• [Text]
◇ ◇ ◇ ◇ ◇ ◇ ◇

Local Democracy is Working – Mayor Sue Zwahlen
The Not Old Better Show, Leadership Interview Series
Welcome to The Not Old Better Show. I’m Paul Vogelzang. So great to be with you today, following another great week of talk, music, and community for our older adult audience. We have an excellent show today, jam-packed for our Not Old Better Show audience. Our guest today is Modesto California, Mayor Sue Zwahlen. We’re talking about local government, its power, effectiveness, and what it means to govern in US cities today.
Everybody in The Not Old Better Show audience who watched it remembers what Ronald Reagan did to Jimmy Carter in the closing moments of their 1980 presidential debate. Reagan stared straight into the camera and asked the voters a simple question: “Are you better off than you were four years ago?”
Enough of them answered in the negative to give the challenger Reagan a decisive victory over the incumbent Carter at the polls that November.
I was working in the House of Representatives at the time, for local congressmen Bernie Sisk, and then his successor Tony Coelho, and I remember that time, and that question well.
It was a fair question. Most of us have a clear enough memory of the recent past to provide a meaningful answer, at least in regard to our own lives. But what if we ask ourselves about a much longer period of time — say 40 years? Then many of us become unreliable witnesses. The warm glow of nostalgia begins to take over.
The current period of widespread public discontent has made “are you better off?” into a more urgent question.
The one thing I won’t say, and it’s clear “we are NOT better off,’ when it comes to the political process getting better. Conventional wisdom alone tells us differently. Unyielding partisanship, legislative gridlock, incessant name-calling, and the overall corrosion of public discourse give most people the impression that we have been living through a period of demoralizing decline.

◇ ◇ ◇ ◇ ◇ ◇ ◇

• [Dataset]
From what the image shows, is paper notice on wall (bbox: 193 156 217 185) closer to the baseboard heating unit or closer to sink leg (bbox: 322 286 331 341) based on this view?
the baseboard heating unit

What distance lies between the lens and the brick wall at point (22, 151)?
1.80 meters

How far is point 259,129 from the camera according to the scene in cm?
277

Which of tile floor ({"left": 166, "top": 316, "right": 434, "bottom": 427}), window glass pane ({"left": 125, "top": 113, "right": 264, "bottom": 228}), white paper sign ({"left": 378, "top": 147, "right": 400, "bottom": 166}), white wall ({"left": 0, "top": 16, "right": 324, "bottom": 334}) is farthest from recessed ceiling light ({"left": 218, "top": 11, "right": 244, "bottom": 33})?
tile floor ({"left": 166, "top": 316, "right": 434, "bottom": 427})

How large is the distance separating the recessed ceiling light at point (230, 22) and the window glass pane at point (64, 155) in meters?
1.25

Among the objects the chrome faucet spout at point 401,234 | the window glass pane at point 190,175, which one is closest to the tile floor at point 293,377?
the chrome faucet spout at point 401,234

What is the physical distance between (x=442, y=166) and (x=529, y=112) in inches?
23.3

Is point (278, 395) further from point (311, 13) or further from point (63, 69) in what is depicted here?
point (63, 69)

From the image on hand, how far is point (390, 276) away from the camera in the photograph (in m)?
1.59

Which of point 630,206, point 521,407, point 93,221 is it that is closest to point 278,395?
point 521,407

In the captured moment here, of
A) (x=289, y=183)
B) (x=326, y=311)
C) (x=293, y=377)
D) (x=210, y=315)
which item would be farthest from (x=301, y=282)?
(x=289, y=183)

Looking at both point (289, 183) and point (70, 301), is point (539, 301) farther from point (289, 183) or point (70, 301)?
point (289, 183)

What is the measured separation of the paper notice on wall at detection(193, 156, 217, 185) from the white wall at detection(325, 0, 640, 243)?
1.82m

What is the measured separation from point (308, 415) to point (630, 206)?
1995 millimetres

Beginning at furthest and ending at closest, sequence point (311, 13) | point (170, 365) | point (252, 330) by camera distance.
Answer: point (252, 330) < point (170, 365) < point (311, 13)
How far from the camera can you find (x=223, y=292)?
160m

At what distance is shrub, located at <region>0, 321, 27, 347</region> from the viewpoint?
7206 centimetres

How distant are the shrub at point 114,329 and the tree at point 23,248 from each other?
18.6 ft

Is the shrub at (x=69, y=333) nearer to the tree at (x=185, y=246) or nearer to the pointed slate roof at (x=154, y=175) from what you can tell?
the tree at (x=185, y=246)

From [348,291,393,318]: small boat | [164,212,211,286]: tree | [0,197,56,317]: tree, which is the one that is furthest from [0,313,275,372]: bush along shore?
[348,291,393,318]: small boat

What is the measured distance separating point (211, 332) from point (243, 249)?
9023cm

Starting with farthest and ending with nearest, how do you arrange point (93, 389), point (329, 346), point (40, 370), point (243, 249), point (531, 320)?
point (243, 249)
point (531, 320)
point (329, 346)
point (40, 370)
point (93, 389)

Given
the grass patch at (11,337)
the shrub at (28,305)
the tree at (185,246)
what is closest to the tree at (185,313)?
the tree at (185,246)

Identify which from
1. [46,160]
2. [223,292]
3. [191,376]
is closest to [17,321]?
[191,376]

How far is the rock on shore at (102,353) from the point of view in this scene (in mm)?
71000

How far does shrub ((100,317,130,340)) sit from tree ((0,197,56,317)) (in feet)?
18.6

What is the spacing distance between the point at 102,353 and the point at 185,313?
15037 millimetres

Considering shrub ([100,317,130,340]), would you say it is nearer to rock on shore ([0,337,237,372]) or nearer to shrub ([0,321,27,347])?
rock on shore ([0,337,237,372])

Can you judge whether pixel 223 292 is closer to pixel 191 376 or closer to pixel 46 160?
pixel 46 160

◇ ◇ ◇ ◇ ◇ ◇ ◇

• [Exercise instructions]
1) In the Not Old Better Show text, which city does Sue Zwahlen serve as mayor?
2) Please pick up the Not Old Better Show text after its last sentence and keep going in the same voice.
The material has no connection to the Not Old Better Show text.

• [Exercise responses]
1) Modesto, California.

2)
But, what if we took a different view. What if the national political culture is just as bad as most of us believe, but another corner of the political system is steadily getting stronger?
Our guest today, Mayor of Modesto California, Sue Zwahlen, will tell us just that, in so many words. I’ll introduce Mayor Zwahlen in a moment, but for our national audience, Modesto, California is located in the Central Valley of California, a city, really of 219,000 people, a city built on agriculture, and famous as George Lucas’ hometown, while not filmed in Modesto, was based on Lucas’ life growing up there.
Mayor Sue Zwahlen was elected Mayor of Modesto in February 2021 and is a former two-term member of the Modesto City Schools Board, who was first elected in 2009, re-elected in 2013, and served two terms as president of the Board. Mayor Zwahlen is also a 40-year registered nurse, who spent most of her career in the Emergency Room, a lifelong Modesto resident, and a fourth-generation Californian from Portuguese and Swiss-German immigrant dairy farmers, who settled in the Modesto area in the early 1900s. Mayor Zwahlen cares about the people of Modesto, cares about her service to the community, and is representative of how democracy is working in small cities across the US.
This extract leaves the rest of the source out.